Un mundo entero observando el mismo episodio. Bajo la misma pena y bajo el mismo régimen. No pienso decir algo nuevo. La mayoría de nosotros hemos tenido suficiente tiempo para pensar y repensar las causas y los efectos de la pandemia causada por el Covid-19.
Hemos sido sorprendidos por la fragilidad de nuestras sociedades y por la precariedad de nuestros sistemas políticos, económicos y financieros. Hemos visto las injusticias sociales. Hay lecciones de todo tipo. Pero una de ellas es la que más llama mi atención: la precariedad moral de los humanos.
Lo han dicho de muy variadas formas, un primer rasgo es que: los virus no distinguen, no discriminan; no reconocen clases sociales, ni colores de piel, ni profesiones. Tampoco reconocen fronteras ni idiomas. Contagian y matan por igual.
Parecería una perspectiva muy igualitaria de la salud anunciarlo así: cuídense todos, curemos a todos. Sin embargo, cuántas cosas a nuestro alrededor lo contradicen y somos testigos de las terribles condiciones en las que los más desprotegidos enfrentan la pandemia. Y también somos testigos de la ausencia casi absoluta de solidaridad.
Efectivamente, quedarnos encerrados en casa no es agradable, pero nos vanagloriamos de nuestra solidaridad con la humanidad; incluso nos reímos de poder salvar al mundo desde el sofá. Es verdad, la mera idea del encierro, por más voluntario que sea, sigue siendo sofocante.

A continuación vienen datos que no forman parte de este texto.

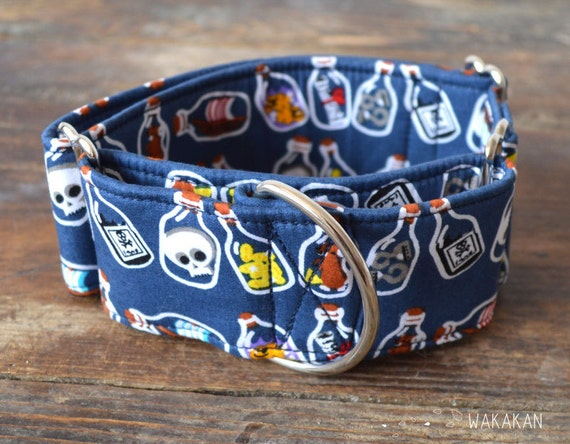Martingale dog collar model Bottle of Rum. Adjustable and handmade with 100% cotton fabric. pirate and nautical style. Wakakan
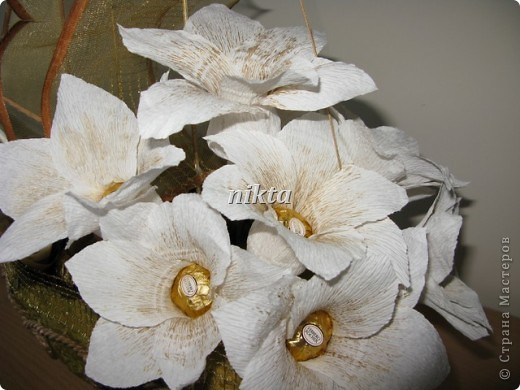 """В заказе на этот """"букет"""" нужно было совместить любимые конфеты Ферреро Роше, сладкий алкоголь и любимые цветы - лилии.  фото 3"""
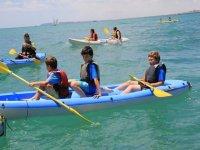 I bambini in canoa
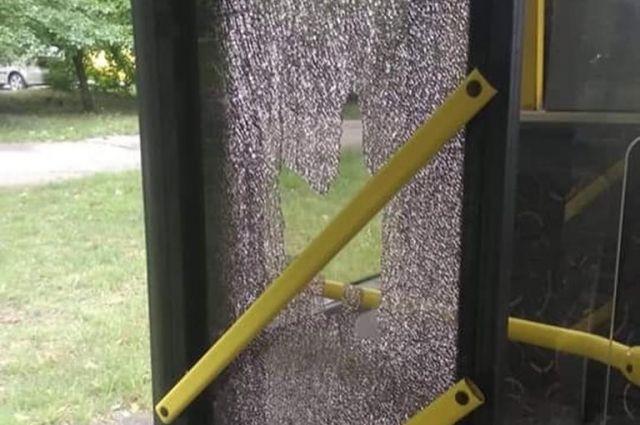 В Киеве пассажир после поездки в троллейбусе разбил ногой стекло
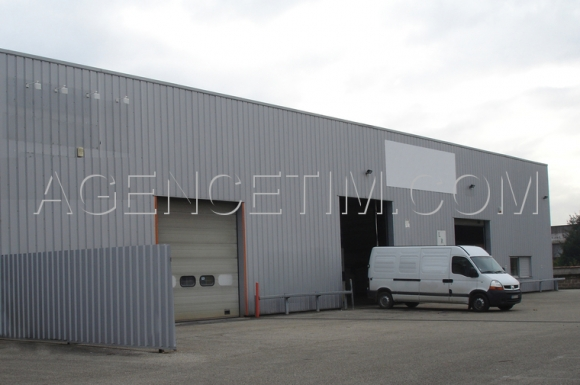 A LOUER - MACON SUD - Locaux industriels.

A nadie le gusta sentirse encerrado. Empero, muchos lo hacemos con las alacenas llenas, en casas o departamentos con más de una recámara, con la seguridad de su cheque mensual, tenemos agua, gas, luz, internet, telefonía, computadoras, televisores. Y un largo etcétera, del que carecen más de 30 millones de mexicanos y muchos millones más de personas en el mundo. Ellos, por el contrario, se han visto sometidos a una explotación laboral que ha consistido en los despidos voluntarios, han tenido que hacer una elección entre perder el empleo y no contagiar a sus seres queridos, o correr el riesgo de contagiarlos, pero seguir trabajando. También otra elección más trágica, si no trabajo no me contagio, pero mi familia no come. ¿De qué moriremos: de hambre o de la enfermedad?
Eso no es todo, el sentido capitalista no tiene límites y elimina toda nuestra solidaridad social. ¿Es en verdad imposible tener empatía con quiénes la necesitan ahora?, ¿es en verdad necesario ir y comprar todos los suministros sin dejar nada para nadie?, ¿es en verdad necesario seguir pidiendo comida a domicilio poniendo en riesgo a todos esos trabajadores en aras de mi comodidad? ¿No salir de nuestras casas de amplias recámaras y baños es, en realidad, nuestra única muestra de solidaridad?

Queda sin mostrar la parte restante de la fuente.